We next examined the effect of RDEA119 on the proliferation of these cells. As shown in Fig 1D and Table 1, RDEA119 potently inhibited the proliferation of BRAF mutation-harboring cells OCUT1, K1, BCPAP and SW1736 in a concentration-dependent manner, with IC50 values ranging from 0.034 – 0.217 μM. In contrast, this MEK inhibitor showed no or very modest inhibitory effects in FTC133, KAT18, Hth74, and WRO cells that did not harbor BRAF mutation, with IC50 values ranging from 1.413 – 34.12 μM (Fig 1D and Table 1). Thus, these results demonstrated a BRAF mutation-selective inhibition of thyroid cancer cells by the novel MEK inhibitor RDEA119.

The MEK inhibitor RDEA119 and mTOR inhibitor temsirolimus synergistically inhibited the proliferation of thyroid cancer cells

As genetic alterations in both the MAPK and PI3K/Akt pathways play a fundamental role in the tumorigenesis of thyroid cancer 6,7, we asked whether simultaneously targeting the two pathways would have synergetic effects on the proliferation of thyroid cancer cells. The inhibitory effects of combined use of the MEK inhibitor RDEA119 and the mTOR inhibitor temsirolimus were tested in four representative thyroid cancer cell lines, including OCUT1 harboring both BRAF and PIK3CA mutations, SW1736 harboring only BRAF mutation, FTC133 harboring deficient PTEN, and KAT18 cells with wild-type alleles. These cells were chosen for their representative genotypes in the two pathways.

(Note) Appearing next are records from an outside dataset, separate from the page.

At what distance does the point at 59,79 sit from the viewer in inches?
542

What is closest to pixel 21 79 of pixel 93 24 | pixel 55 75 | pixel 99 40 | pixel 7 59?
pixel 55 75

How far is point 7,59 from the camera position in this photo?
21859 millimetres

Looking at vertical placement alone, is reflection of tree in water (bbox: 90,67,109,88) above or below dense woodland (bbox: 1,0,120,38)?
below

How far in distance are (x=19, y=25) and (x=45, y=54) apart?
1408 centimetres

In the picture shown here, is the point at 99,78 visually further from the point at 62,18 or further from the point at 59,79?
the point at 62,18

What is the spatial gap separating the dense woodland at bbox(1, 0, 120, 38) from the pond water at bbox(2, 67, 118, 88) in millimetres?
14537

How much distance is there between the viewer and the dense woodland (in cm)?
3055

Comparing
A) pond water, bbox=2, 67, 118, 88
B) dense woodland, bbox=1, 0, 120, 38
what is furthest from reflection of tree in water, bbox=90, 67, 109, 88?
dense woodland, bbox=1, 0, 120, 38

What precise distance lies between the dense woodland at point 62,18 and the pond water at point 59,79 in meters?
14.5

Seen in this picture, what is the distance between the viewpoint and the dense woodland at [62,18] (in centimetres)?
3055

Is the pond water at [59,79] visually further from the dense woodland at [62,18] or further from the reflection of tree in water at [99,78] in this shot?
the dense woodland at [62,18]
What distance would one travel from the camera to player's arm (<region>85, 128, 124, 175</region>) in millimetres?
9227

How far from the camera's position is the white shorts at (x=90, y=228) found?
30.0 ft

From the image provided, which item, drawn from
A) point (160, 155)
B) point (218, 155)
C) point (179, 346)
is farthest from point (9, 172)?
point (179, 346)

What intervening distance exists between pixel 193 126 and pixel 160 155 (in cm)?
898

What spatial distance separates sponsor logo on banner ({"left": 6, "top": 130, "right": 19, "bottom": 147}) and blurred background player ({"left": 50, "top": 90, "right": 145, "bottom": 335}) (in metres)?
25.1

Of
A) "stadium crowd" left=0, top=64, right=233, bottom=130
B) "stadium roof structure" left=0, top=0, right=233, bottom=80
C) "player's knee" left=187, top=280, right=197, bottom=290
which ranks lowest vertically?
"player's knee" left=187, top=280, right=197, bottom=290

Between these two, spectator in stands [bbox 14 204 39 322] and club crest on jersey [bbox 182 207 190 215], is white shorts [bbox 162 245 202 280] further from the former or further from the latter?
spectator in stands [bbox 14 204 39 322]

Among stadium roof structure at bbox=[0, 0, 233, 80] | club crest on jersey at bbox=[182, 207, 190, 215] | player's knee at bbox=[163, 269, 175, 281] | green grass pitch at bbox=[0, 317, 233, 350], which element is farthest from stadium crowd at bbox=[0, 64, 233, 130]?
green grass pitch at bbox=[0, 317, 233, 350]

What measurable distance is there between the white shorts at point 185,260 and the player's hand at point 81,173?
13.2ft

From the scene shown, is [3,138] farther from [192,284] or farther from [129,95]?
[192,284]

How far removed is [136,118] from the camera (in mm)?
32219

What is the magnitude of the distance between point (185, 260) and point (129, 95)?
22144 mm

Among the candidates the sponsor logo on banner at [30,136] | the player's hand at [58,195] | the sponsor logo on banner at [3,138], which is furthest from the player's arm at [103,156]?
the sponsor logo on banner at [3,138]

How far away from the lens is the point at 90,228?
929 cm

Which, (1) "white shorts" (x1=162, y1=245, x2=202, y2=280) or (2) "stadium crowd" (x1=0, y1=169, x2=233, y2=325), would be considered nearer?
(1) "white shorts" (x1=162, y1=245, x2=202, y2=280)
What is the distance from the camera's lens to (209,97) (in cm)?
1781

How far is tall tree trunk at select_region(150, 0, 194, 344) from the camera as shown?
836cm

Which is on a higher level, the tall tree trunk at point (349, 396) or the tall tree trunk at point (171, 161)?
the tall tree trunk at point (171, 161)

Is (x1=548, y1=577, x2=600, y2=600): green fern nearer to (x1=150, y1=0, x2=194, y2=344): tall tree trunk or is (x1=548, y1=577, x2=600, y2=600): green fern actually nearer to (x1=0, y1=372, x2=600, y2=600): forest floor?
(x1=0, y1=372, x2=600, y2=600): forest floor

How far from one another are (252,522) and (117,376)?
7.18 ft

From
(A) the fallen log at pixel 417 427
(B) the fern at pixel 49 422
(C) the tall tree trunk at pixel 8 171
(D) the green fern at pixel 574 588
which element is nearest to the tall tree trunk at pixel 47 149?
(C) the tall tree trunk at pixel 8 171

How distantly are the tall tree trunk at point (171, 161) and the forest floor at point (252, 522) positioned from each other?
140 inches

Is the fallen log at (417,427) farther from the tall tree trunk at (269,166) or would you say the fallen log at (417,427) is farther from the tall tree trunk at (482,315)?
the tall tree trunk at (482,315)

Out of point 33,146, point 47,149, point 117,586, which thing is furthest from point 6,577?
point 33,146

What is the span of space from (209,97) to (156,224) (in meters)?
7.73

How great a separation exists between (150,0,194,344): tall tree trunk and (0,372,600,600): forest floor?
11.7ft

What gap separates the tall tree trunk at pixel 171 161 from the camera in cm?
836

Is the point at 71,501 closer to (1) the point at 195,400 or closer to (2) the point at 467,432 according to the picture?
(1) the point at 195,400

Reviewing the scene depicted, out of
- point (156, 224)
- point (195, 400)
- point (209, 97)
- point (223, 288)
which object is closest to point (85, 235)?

Fig 2 shows the effects of drug combination on MAPK and PI3K/Akt signaling pathways. Temsirolimus and RDEA119 inhibited the phosphorylation of p70S6K and ERK, respectively, and their combination inhibited the phosphorylation of both. Interestingly, RDEA119 also showed an inhibitory effect on the phosphorylation of p70S6K in OCUT1 and SW1736 cells. Temsirolimus increased Akt phosphorylation to various extents in the four cell lines, especially in SW1736 cells, consistent with the known feedback effect of mTOR inhibitors on Akt activation 23. Combination with RDEA119 interestingly blocked this feedback effect in SW1736 cells (Fig 2).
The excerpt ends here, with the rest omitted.